[START Entries shown]

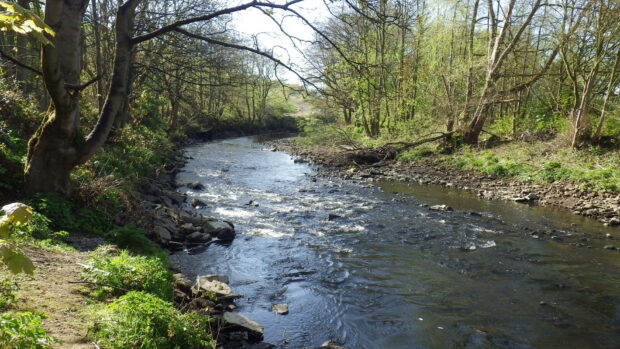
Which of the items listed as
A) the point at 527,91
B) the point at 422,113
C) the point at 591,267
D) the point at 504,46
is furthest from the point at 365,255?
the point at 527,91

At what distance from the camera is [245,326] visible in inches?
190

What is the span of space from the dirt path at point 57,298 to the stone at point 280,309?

[END Entries shown]
[START Entries shown]

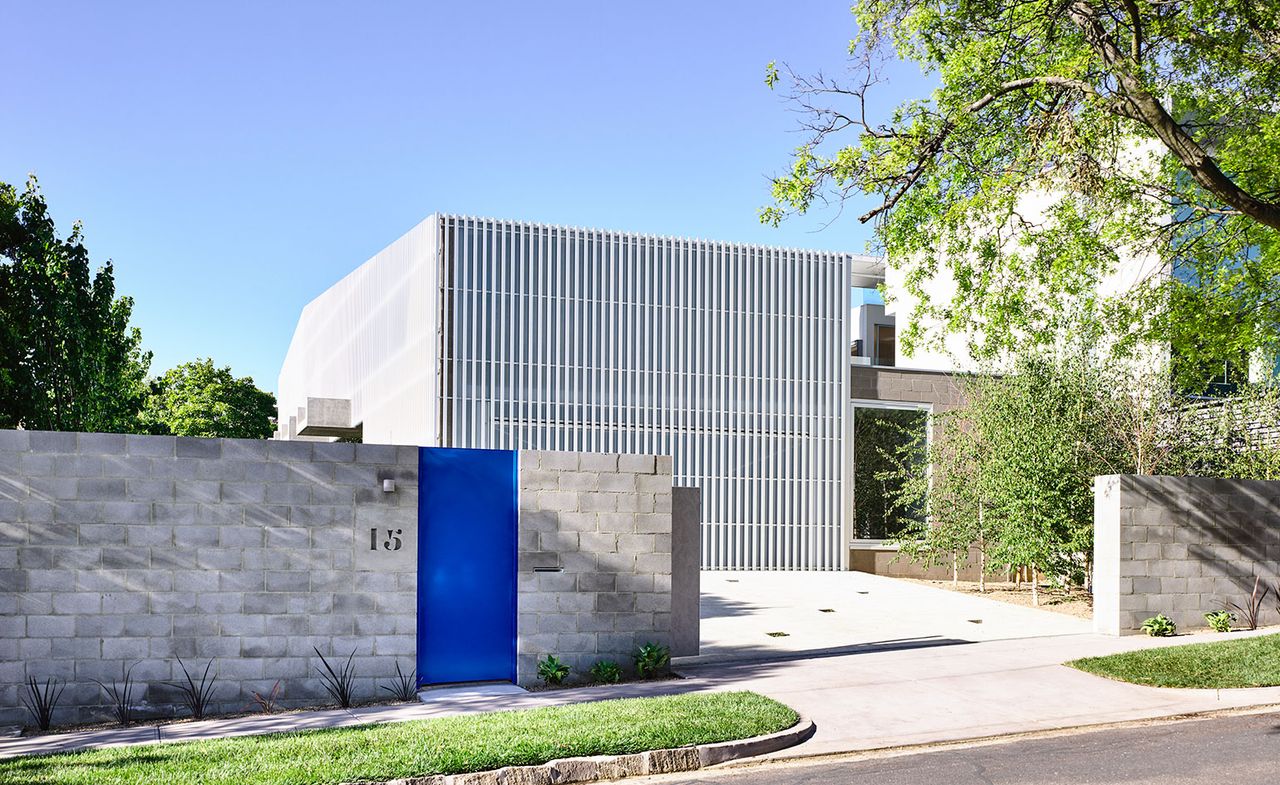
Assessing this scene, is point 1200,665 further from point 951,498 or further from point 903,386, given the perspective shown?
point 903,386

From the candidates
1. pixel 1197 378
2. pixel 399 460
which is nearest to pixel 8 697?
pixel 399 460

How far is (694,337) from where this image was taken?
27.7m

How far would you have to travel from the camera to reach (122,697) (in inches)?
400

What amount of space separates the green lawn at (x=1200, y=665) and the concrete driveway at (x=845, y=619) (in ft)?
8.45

[END Entries shown]

#### Task directions
Work out how many lines of the records contain the string "space", counting case as significant. Reply with the number alone.

#### Exercise output
2